• Task: If a line below contains the string "estimates", return that line.

═════ Materials provided

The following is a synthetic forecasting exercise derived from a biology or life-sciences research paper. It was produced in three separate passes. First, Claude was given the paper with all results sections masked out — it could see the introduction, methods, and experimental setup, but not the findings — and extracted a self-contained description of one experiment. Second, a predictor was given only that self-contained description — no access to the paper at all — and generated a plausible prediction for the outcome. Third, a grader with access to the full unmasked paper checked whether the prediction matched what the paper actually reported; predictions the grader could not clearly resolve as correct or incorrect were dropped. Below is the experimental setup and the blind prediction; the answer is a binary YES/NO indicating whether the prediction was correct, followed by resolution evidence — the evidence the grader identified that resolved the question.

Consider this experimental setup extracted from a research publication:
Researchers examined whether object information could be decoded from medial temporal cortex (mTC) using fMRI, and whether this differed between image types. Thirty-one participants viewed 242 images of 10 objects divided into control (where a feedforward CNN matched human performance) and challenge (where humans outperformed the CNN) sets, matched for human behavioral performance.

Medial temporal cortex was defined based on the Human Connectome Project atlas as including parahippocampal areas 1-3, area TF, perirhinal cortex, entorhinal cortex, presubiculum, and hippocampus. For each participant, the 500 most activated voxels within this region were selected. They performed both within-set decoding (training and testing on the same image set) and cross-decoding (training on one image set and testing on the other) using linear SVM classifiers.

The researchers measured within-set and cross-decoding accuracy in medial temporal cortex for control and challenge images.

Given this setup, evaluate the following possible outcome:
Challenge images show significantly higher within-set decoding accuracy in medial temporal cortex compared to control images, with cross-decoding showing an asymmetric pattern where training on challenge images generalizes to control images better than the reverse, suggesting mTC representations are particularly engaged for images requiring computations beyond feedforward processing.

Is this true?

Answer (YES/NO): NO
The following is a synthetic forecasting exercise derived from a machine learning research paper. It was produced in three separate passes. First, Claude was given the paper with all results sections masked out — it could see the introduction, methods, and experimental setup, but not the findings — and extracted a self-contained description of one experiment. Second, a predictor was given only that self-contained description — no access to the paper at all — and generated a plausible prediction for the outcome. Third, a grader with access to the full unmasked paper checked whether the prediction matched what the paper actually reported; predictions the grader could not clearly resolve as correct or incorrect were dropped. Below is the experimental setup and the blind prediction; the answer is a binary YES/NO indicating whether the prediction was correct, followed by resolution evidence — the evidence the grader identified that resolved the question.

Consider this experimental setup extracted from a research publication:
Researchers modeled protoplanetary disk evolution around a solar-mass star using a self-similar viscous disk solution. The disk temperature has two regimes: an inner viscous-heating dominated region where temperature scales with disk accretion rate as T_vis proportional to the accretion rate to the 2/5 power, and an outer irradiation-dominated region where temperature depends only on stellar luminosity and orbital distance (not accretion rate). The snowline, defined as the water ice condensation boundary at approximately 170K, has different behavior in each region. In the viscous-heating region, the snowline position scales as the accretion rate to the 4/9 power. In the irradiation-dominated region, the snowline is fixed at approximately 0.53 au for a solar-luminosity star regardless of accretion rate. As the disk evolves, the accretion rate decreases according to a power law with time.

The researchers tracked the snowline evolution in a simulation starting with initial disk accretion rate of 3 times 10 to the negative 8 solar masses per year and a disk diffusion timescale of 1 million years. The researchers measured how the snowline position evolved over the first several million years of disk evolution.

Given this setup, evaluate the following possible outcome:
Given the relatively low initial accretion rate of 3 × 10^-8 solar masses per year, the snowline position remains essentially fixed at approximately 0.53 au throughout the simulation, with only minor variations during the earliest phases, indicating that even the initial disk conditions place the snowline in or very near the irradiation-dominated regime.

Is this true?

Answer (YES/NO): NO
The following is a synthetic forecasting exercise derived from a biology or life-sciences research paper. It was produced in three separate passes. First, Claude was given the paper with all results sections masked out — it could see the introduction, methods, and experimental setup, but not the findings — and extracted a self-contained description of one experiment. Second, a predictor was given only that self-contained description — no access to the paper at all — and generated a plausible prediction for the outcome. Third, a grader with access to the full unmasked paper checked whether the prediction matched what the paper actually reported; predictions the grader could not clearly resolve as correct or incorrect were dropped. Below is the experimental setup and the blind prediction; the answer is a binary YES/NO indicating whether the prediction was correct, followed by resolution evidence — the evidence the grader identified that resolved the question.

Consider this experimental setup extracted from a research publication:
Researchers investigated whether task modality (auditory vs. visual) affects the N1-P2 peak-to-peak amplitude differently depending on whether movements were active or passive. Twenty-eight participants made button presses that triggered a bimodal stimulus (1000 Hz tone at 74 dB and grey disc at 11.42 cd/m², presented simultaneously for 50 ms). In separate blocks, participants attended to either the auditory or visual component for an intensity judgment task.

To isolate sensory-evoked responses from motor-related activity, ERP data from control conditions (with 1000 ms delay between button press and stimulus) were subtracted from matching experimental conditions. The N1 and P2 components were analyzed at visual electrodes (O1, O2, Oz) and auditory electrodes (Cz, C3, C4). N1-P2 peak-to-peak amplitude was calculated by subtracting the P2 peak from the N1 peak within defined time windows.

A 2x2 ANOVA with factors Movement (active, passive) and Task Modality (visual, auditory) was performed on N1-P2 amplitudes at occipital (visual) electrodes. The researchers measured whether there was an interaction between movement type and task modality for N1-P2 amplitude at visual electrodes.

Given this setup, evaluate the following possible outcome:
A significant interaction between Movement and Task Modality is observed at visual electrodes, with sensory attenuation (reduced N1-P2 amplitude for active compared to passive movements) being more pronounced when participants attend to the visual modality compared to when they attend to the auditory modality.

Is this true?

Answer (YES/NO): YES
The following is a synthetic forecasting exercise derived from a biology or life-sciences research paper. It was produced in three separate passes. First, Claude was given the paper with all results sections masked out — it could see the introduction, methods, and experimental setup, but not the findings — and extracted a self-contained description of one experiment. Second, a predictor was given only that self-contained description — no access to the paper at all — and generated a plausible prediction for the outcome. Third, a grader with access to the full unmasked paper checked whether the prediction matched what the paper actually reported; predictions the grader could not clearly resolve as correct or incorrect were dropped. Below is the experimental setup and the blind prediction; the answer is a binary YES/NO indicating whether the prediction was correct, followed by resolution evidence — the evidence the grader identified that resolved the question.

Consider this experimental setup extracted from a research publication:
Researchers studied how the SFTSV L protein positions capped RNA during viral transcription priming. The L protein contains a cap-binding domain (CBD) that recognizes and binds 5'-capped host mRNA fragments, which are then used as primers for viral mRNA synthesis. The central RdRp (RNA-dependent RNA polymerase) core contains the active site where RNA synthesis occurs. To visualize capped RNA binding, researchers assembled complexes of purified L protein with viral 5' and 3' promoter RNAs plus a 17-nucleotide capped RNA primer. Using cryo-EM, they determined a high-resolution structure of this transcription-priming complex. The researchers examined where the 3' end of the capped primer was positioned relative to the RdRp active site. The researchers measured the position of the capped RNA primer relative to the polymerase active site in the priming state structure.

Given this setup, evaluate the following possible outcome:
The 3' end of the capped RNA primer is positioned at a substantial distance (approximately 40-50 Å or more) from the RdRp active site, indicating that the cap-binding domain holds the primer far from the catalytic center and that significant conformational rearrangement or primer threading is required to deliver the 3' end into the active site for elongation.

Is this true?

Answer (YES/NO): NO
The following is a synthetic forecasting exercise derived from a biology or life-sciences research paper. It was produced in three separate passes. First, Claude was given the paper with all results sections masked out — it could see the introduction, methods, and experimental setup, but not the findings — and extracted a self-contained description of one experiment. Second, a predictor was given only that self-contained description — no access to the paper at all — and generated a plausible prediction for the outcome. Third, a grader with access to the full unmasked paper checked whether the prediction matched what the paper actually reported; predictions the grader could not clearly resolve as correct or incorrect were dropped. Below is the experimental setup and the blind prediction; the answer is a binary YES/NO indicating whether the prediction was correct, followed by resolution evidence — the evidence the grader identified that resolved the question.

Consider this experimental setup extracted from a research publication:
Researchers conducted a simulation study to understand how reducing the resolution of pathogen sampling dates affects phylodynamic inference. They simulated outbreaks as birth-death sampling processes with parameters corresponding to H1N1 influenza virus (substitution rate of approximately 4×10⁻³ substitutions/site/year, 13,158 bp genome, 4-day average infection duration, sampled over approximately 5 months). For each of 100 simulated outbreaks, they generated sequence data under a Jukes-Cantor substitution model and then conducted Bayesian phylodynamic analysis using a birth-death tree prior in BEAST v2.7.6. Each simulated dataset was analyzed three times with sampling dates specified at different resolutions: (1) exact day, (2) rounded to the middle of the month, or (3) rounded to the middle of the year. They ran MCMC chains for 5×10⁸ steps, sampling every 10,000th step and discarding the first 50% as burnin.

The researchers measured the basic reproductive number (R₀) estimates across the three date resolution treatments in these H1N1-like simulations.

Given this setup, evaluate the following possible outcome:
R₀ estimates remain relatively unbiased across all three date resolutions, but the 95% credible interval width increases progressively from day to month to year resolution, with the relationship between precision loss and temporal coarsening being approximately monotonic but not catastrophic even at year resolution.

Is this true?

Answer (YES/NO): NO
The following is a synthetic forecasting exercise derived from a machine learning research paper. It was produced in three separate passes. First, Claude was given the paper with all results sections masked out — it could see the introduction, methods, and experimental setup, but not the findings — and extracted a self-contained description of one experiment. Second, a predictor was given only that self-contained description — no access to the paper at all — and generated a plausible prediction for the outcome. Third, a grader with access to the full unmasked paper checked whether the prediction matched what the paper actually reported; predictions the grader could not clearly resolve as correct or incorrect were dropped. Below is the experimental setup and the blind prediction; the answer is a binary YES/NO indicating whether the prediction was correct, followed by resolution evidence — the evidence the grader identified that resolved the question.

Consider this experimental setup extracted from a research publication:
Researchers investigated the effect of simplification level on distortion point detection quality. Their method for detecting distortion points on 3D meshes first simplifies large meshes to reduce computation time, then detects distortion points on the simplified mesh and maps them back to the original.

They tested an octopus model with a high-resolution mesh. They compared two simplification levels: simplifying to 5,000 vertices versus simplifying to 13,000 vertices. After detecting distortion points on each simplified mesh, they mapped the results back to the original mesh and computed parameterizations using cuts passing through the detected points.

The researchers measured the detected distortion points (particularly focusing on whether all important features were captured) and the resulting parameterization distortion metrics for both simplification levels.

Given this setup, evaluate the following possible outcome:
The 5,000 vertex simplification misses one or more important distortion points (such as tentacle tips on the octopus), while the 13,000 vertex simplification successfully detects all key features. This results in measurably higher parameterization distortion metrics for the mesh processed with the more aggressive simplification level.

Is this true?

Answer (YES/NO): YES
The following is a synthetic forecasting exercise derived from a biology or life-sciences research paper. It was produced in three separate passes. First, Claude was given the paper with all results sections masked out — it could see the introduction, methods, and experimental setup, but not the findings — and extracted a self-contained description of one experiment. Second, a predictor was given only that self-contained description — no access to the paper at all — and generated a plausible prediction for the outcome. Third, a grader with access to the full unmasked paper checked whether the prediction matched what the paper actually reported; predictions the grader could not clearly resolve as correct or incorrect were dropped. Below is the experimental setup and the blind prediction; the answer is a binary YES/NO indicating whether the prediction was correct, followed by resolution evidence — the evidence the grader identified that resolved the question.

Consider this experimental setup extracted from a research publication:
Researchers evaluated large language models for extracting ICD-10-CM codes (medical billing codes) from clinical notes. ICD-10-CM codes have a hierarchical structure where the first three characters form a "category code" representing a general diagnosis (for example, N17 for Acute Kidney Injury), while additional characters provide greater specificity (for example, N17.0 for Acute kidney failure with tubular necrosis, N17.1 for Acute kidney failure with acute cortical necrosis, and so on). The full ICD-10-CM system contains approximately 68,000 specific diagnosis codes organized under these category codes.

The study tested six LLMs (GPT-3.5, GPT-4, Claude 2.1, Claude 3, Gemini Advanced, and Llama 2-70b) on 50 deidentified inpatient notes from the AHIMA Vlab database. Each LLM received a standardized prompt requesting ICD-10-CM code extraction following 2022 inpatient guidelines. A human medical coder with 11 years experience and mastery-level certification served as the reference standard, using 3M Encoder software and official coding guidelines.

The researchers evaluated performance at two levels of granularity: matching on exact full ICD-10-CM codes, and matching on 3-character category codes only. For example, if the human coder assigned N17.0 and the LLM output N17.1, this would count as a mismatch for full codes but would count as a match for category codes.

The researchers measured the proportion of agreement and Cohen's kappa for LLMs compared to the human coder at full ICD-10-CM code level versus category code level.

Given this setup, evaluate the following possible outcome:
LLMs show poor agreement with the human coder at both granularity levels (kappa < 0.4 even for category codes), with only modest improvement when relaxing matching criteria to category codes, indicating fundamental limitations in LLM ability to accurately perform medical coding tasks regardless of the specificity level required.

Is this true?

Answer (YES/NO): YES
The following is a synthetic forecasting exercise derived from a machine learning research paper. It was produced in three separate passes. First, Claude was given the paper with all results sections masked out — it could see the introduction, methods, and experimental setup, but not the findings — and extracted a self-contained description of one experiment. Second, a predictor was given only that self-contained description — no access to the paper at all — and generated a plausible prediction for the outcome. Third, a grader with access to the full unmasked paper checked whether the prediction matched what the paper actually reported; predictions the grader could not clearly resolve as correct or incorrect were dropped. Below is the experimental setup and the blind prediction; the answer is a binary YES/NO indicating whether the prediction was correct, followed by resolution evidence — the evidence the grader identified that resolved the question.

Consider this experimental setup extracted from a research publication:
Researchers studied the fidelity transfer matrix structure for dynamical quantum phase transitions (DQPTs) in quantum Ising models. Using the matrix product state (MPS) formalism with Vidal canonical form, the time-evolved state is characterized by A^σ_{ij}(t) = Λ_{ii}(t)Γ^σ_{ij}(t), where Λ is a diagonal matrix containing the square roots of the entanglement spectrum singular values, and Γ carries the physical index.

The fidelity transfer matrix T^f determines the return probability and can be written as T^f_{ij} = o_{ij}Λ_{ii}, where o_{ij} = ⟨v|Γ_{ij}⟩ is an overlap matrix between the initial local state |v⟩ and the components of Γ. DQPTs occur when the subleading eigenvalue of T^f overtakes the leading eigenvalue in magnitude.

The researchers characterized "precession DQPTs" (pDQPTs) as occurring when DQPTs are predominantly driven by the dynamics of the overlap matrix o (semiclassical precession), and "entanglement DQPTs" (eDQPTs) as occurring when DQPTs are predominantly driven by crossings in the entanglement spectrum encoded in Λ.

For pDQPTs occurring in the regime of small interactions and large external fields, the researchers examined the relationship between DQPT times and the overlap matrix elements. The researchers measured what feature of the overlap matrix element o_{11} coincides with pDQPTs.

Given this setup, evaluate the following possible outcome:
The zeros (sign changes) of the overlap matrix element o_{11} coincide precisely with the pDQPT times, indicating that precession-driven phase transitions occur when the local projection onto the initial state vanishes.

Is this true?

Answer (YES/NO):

══════════

• Result for this exercise:
The researchers measured the basic reproductive number (R₀) estimates across the three date resolution treatments in these H1N1-like simulations.
R₀ estimates remain relatively unbiased across all three date resolutions, but the 95% credible interval width increases progressively from day to month to year resolution, with the relationship between precision loss and temporal coarsening being approximately monotonic but not catastrophic even at year resolution.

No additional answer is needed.